== ENTRIES PROVIDED
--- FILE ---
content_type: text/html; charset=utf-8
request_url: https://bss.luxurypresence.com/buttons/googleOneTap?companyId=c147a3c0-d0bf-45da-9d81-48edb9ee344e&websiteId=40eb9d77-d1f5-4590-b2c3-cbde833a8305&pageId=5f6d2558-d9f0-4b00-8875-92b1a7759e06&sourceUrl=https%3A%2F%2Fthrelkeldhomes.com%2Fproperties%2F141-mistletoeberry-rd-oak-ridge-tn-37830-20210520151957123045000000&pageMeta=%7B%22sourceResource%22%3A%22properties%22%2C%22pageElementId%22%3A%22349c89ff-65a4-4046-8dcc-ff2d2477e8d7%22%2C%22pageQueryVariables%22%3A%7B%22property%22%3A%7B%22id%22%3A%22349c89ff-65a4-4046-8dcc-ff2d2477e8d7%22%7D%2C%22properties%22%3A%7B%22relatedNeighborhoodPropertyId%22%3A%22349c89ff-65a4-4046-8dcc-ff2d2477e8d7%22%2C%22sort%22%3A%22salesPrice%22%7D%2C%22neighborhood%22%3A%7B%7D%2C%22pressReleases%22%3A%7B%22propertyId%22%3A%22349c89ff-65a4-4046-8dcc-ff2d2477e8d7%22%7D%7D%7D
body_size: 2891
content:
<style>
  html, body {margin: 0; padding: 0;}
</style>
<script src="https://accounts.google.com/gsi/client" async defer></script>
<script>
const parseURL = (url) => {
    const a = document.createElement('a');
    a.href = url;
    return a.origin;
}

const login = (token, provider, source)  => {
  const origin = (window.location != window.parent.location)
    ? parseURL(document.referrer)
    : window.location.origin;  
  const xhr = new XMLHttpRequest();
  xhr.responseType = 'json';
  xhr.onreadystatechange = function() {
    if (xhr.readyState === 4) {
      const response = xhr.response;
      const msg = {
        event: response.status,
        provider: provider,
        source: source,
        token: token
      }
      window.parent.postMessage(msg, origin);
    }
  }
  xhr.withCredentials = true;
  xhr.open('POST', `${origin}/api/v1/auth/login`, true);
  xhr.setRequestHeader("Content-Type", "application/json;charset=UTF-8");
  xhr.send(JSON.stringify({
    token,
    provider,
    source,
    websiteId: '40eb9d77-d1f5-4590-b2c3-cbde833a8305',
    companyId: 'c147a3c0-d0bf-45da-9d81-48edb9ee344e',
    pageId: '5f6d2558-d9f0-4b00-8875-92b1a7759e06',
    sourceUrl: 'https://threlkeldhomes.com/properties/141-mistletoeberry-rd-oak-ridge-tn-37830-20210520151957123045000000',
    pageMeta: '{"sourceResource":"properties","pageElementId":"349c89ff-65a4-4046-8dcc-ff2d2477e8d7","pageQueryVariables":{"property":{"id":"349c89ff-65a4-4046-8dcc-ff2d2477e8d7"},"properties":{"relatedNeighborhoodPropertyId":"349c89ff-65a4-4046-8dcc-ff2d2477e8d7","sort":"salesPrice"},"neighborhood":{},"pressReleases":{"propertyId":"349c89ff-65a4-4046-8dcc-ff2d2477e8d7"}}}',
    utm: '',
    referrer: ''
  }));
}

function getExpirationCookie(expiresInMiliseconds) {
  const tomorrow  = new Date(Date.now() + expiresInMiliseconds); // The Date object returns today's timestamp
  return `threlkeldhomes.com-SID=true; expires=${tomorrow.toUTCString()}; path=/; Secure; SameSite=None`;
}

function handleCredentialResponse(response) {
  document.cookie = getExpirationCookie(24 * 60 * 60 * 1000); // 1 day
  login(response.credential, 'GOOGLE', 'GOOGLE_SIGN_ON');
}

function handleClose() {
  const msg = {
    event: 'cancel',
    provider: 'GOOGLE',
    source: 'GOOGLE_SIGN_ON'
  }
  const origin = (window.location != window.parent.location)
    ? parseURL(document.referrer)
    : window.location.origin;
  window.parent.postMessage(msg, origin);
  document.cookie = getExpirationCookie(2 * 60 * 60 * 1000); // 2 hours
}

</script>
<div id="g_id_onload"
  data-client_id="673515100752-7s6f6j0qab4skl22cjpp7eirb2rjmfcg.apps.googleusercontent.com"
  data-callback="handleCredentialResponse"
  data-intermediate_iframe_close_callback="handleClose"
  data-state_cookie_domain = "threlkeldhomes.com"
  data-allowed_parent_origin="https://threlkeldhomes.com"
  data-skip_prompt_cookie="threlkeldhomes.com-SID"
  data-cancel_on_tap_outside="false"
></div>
====
== ENTRIES PROVIDED
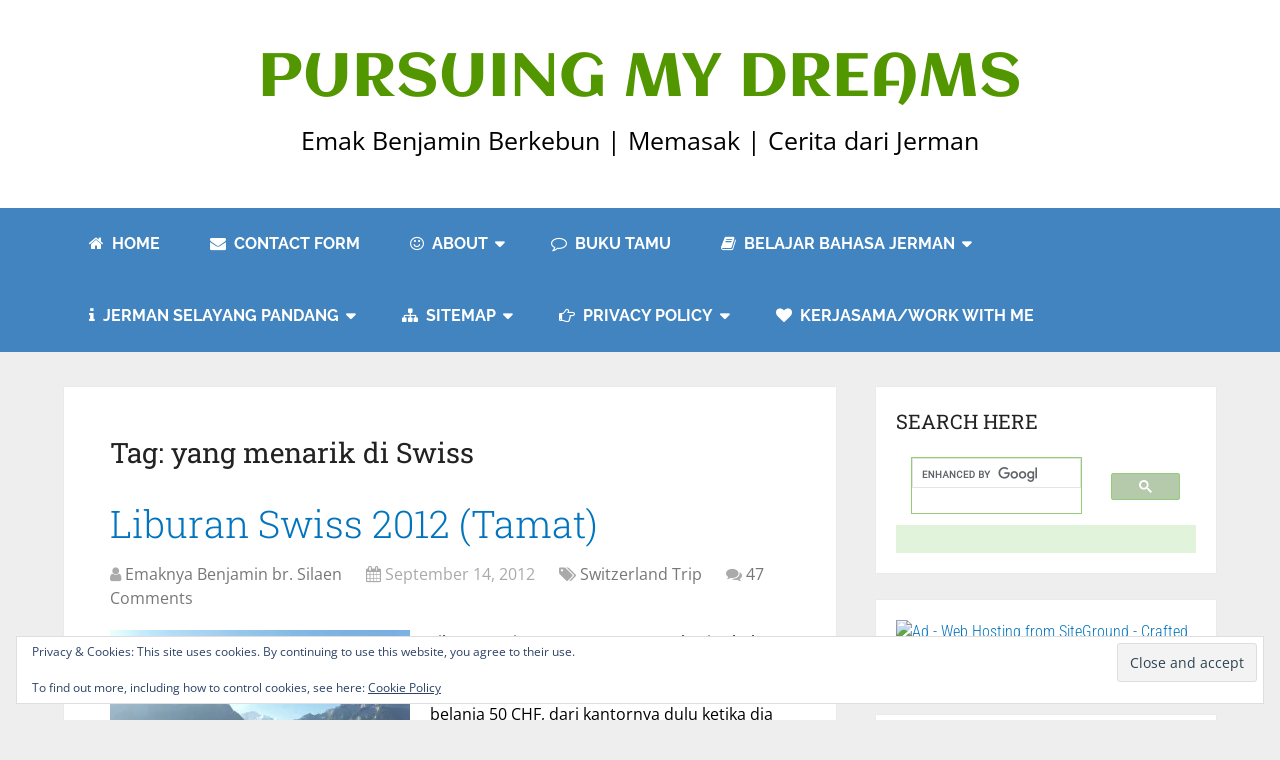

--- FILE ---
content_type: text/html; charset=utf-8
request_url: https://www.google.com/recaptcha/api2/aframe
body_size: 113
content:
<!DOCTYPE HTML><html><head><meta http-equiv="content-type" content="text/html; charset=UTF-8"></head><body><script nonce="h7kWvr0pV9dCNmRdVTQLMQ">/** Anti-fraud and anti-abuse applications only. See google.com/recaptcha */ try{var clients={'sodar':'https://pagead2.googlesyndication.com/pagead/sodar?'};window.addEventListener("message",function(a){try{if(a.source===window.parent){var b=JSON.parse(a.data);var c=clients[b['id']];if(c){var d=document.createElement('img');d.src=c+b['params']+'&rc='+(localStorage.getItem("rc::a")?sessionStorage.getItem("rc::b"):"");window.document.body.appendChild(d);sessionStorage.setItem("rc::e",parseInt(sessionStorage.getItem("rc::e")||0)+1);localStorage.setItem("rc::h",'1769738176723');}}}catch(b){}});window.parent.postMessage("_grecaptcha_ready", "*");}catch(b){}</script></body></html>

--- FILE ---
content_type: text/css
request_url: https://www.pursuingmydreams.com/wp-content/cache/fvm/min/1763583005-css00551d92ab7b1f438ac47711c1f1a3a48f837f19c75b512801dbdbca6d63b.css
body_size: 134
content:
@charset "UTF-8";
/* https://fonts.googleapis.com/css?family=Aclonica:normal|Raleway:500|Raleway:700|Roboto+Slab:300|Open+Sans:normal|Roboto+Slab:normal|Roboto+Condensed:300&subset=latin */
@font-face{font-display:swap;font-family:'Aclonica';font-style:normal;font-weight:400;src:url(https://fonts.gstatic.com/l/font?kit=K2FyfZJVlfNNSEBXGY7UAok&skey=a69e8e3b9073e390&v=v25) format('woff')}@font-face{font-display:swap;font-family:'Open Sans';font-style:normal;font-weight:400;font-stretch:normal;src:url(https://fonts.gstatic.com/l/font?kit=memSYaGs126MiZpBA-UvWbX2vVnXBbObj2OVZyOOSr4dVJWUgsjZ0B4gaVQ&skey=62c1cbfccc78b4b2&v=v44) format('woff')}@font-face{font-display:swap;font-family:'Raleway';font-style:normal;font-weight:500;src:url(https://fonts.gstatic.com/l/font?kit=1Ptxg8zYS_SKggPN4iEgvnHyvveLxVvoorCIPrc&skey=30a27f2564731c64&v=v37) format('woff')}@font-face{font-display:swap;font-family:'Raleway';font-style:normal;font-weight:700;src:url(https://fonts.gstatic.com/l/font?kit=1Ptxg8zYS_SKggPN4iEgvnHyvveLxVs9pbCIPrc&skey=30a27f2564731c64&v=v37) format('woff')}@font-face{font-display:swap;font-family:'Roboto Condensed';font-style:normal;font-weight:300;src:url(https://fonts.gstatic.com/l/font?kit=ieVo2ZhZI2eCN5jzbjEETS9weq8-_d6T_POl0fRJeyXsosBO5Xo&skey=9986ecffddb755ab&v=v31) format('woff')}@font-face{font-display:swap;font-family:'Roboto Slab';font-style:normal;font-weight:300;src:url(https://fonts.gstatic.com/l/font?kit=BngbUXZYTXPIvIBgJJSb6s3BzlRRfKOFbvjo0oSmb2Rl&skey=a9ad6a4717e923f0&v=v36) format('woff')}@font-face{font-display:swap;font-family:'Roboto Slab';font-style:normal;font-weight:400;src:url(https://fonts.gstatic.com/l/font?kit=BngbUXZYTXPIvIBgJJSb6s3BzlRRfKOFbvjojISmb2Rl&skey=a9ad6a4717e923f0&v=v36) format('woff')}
====
### TASK REQUIREMENTS
The answer should be only the number of lines in the data that include "document".

### EXPECTED OUTPUT
6